Mission
Championing adventure storytelling to ignite the human spirit and catalyze community.
Vision
On the edge between desire and fear, between the known and the unknown, is a place deep inside us all where the spirit is transformed — pushed beyond its limit by our deliberate commitment to usher in something new and original. In this soulful place we are catalyzed to learn, expand and engender newfound understanding to inspire others on their journeys.
The five points
Commitment - To overcome fear and give ourselves completely to the challenge at hand while leading a vital existence and never allowing ourselves to become complacent.
Respect - For the wildness within and beyond our human form, for the experience and the knowledge we inherit from those who inspire and teach us.
Humility - To forge the courage and the discipline to listen to our intuition, not our ego, always mindful of our place in the natural order.
Purpose - To possess the motivation and conviction necessary to pursue our highest aspirations in the face of adversity.

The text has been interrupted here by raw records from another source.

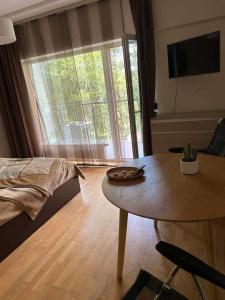 a living room with a table and a large window at Vanagupės 24 in Palanga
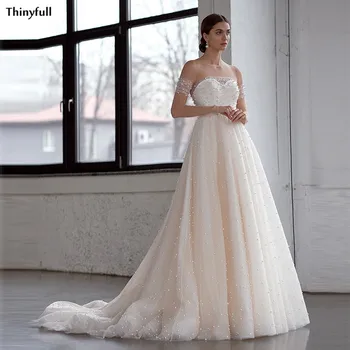 

Thinyfull Champagne Wedding Dresses Boho Pearls Beaded Illusion Beach Wedding Party Gowns With Full Sleeve Vestidos De Novia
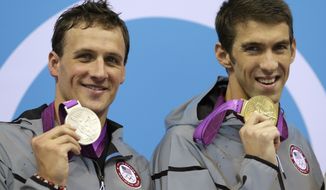 United States&#39; Michael Phelps, right, and United States&#39; Ryan Lochte pose with their medals for the men&#39;s 200-meter individual medley swimming final at the Aquatics Centre in the Olympic Park during the 2012 Summer Olympics in London, Thursday, Aug. 2, 2012. Phelps won gold and Lochte silver. (AP Photo/Michael Sohn)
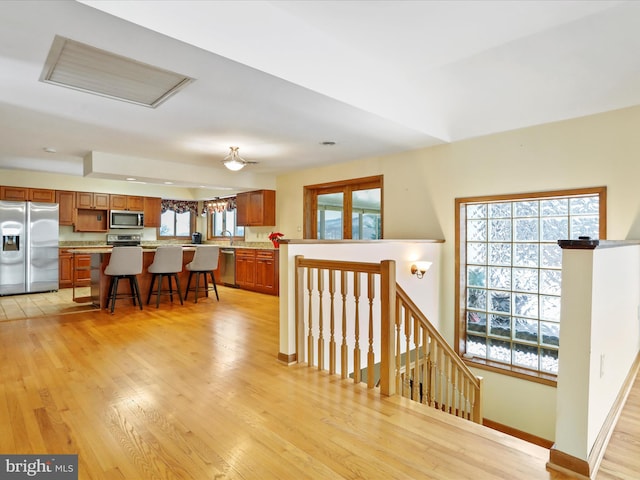 interior space featuring baseboards, a sink, light wood finished floors, and an upstairs landing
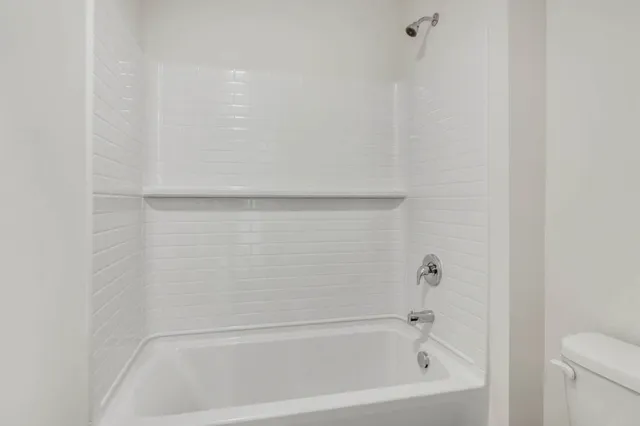 a close view of a bathtub in bathroom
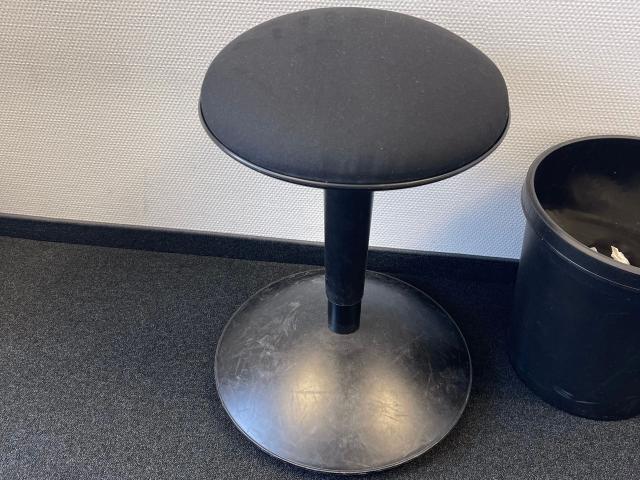 A black, round-topped stool with a matte finish and a thick, cylindrical base is placed on a dark carpet, next to a black cylindrical trash can.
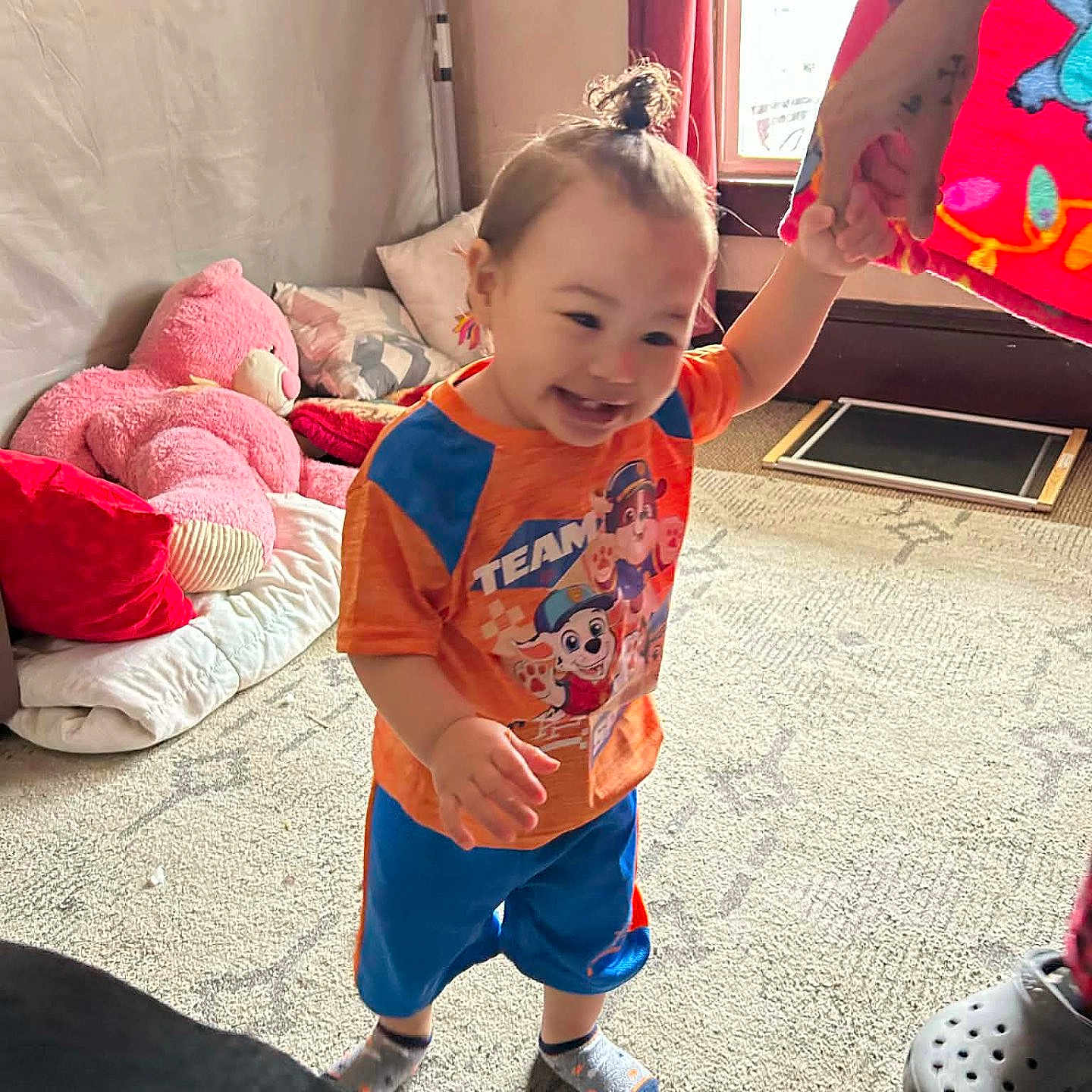 Adonis joined the competition — help win amazing prizes! carpet, cartoon_tshirt, child, colorful_clothing, crocs, curtain, family, hand, happy, holding_hand, indoors, playroom, portrait, smiling, socks, stuffed_animal, teddy_bear, toddler, top_knot, window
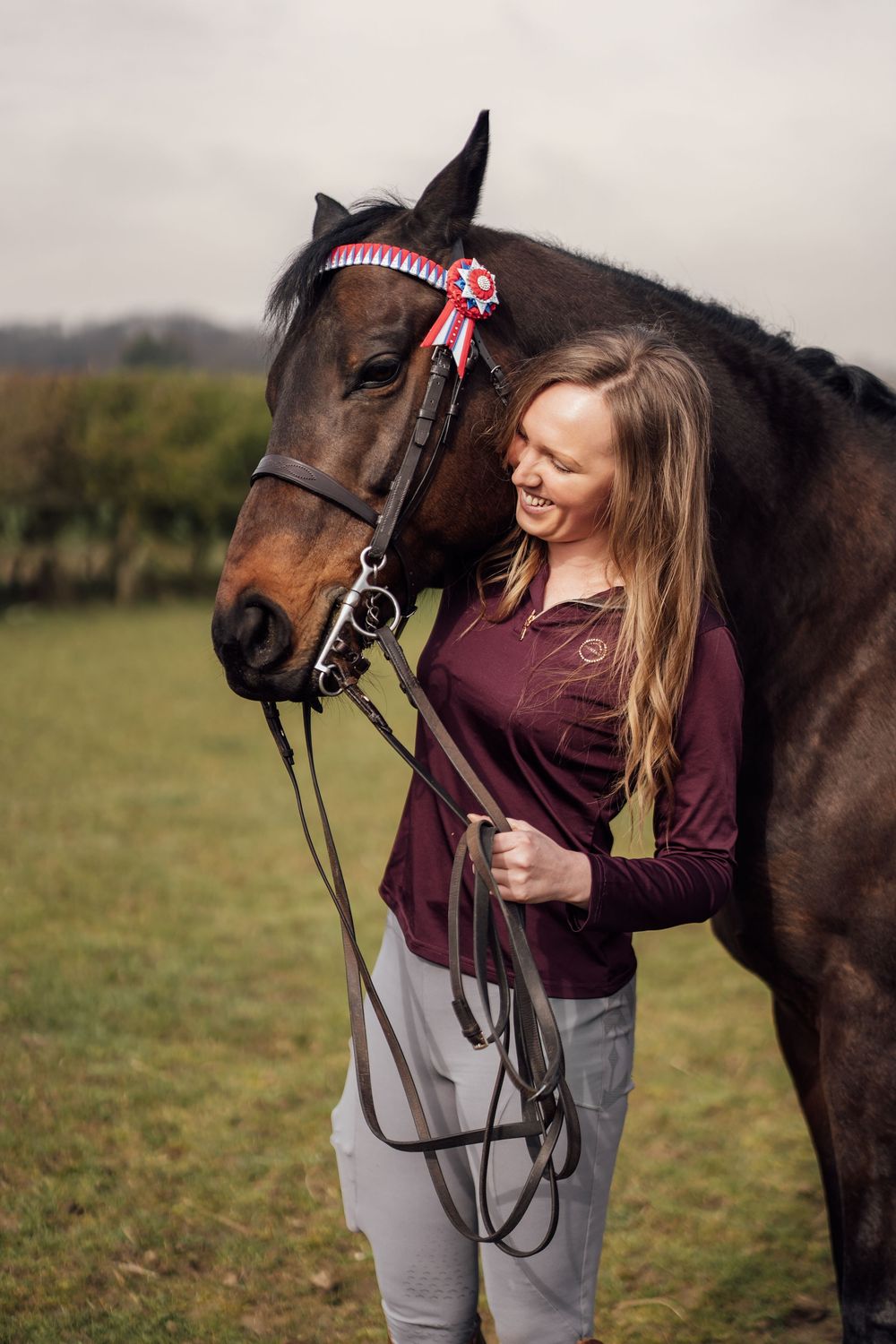 Woman in burgundy shirt smiling beside a bay horse wearing a rosette ribbon in a green field. Essex Equine Photographer.
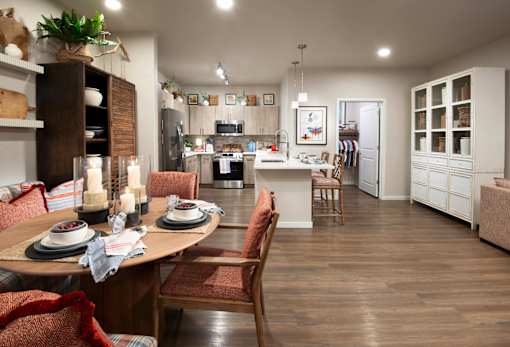 A dining room with a table set for two and a kitchen in the background.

Balance - To maintain our energy and focus while the things we cannot control inevitably shift around us.
our origin story
In 2007, Julie Kennedy was living in Carbondale, Colorado – a place she would later describe as having more heart, soul, and authenticity than anywhere she'd traveled. She ran Climbing Magazine while raising a family in a community built around exploring the depths of wild places. But she had a growing conviction that the adventure film world, as it existed, was leaving something essential on the table.
That August, over breakfast with Yvon Chouinard, she blurted out that she wanted to create something meaningful – a film festival, but not like the ones that already existed, something that understood adventure not as spectacle but as transformation. Her vision, in her own words: “to provide a forum where filmmakers, innovators and members of the community at large can gather together, share their films and ideas, build relationships and come away transformed by the experience. It is a brief moment in time when the right people come together in the right place, supported by the right creative stimulation to make real change." Chouinard's response was immediate: Why don't you just create it, and I'll pay for it? Patagonia became the founding Partner. 5Point was born.
The name came from climbing. Named for the fifth-class grading system used by climbers, the festival was built on five guiding principles: respect, commitment, humility, purpose, and balance. This was not banal marketing language, this was Kennedy's attempt to articulate what she believed distinguished meaningful adventure from mere thrill-seeking – the interior qualities that had to be present for an experience in the wild to actually change you. "I believe in order to do the kind of adventures we all do – skiing, climbing, kayaking, surfing, whatever – it stuck to me that those five principles have to be embedded in our adventures, otherwise there's no real reason to do them – because really, they're what it's all about," she said.
From the beginning, Kennedy was impatient with films that showed, as she put it, bros ripping it up on the slopes. By the second year she was highly selective, looking for something harder to define and more difficult to make – stories that carried genuine weight, that had been built from real encounters with the unknown. When programming a film night she was looking to take the audience on an emotional roller coaster: "pure joy, fear, sadness, humor – really getting their palms sweaty." Not stimulation for its own sake, but the full range of what it feels like to be human and alive.
Since 2007, 5Point has forged a place in the industry where adventure is more than adrenaline and stories that catalyze the human spirit are championed. Beyond the annual Flagship Festival, 5Point develops and delivers programming to students year round, based on the belief that adventure, pursued deliberately, transforms – and that spirit swells when shared.